USG representatives say that the event helps further bridge the connection between students and lawmakers

The rain didn’t wash away the spirits of student government officials, ASU administration members or students who flooded the Capitol with maroon and gold Wednesday. 

The gathering was part of the 32nd annual ASU Day at the Capitol, where students meet with lawmakers and advocate for the policies important to them. Across from the Capitol, several programs from each campus huddled under tents to showcase their achievements, while some students met with lawmakers face-to-face.

University President Michael Crow also stopped by the tabling event to greet students and faculty. Crow mingled with other groups that were on the Capitol grounds and then headed to the House and Senate to meet with lawmakers. 

There, Crow was joined by Senior Vice President and Secretary of the UniversitySecretary Christine Wilkinson, Athletic Director Ray Anderson, ASU football Head Coach Herm Edwards and Sparky on the floor of the House of Representatives where they were recognized for their contributions to Arizona and the University.

Crow and his legislative team met with lawmakers to discuss policies that affect the University. He said, overall, the turnout and legislative outreach efforts by him and students were “positive.”

“Our objective is to project all of the things the University is doing in sort of a one-stop shopping place — you show up, you see schools, programs, degrees, initiatives, all of those things, and that’s what we try to do once a year,” Crow said. “When it doesn’t rain, it’s good and when it rains it’s OK.”

But the bulk of the efforts was made by students from each campus’ Undergraduate Student Government. The groups met with lawmakers, catching them in the lobby between committee hearings in hopes of forging relationships and establishing a channel for future dialogue.

Aly Perkins, senate president of USG Downtown, said the interaction is important to establishing a relationship and that it helps put a face to the ASU student body. Perkins said she was pleased with the turnout and believes that she and her fellow student representatives laid the groundwork for meaningful connections with lawmakers down the road.

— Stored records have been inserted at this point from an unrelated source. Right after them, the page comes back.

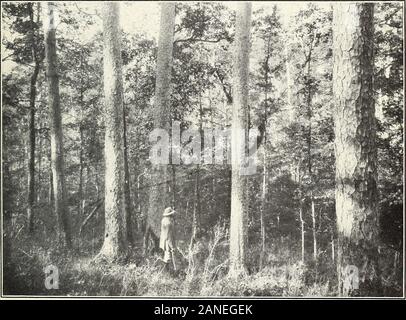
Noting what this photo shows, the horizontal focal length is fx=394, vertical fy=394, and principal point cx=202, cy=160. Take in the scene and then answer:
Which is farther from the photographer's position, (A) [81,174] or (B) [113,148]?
(A) [81,174]

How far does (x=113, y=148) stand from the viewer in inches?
285

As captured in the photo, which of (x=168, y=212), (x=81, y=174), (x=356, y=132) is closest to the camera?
(x=356, y=132)

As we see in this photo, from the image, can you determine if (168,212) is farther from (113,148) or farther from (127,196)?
(113,148)

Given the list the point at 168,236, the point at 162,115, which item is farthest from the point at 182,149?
the point at 168,236

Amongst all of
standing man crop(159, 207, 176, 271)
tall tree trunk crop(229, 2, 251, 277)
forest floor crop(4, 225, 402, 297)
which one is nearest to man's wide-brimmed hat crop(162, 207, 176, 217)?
standing man crop(159, 207, 176, 271)

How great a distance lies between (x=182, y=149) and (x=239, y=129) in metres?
1.08

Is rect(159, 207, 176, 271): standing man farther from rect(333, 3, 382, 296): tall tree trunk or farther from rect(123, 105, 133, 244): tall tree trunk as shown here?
rect(333, 3, 382, 296): tall tree trunk

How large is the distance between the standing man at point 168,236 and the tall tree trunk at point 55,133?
1636mm

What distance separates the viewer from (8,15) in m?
6.66

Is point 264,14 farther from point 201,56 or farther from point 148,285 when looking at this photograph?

“It was nice to see students from all four campuses coming together and talking to representatives and getting their voice out there," Perkins said.

Most of those outreach efforts, Perkins said, were aimed at lawmakers representing the Phoenix area. Perkins’ colleague, Ryan Leith, USG Downtown’s vice president of policy met with Rep. Lela Alston, D-Phoenix, and other downtown Phoenix lawmakers Wednesday.

Although the students were not advocating for any specific policies that day, Leith said that issues like higher education funding and bills that addressed things like non-lethal weapons on campus and leaseback financing were on the minds of student representatives.

But establishing that connection and sharing student input and priorities, Leith said, is the extent of their efforts — their best and only assets. Since students have little political capital and are competing with much larger and better organized interests, establishing that personal connection is important.

“What I’ve found is that meeting with individual legislators and making a personal connection … makes it a lot easier to move forward on, maybe not funding, but maybe discussions, forums and bringing them to us and getting students involved in that process,” Leith said.

“It (getting involved) is easy," he said. "It’s easy to come down here and be involved. Showing students that it is easy and showing students how to get involved is the challenge.”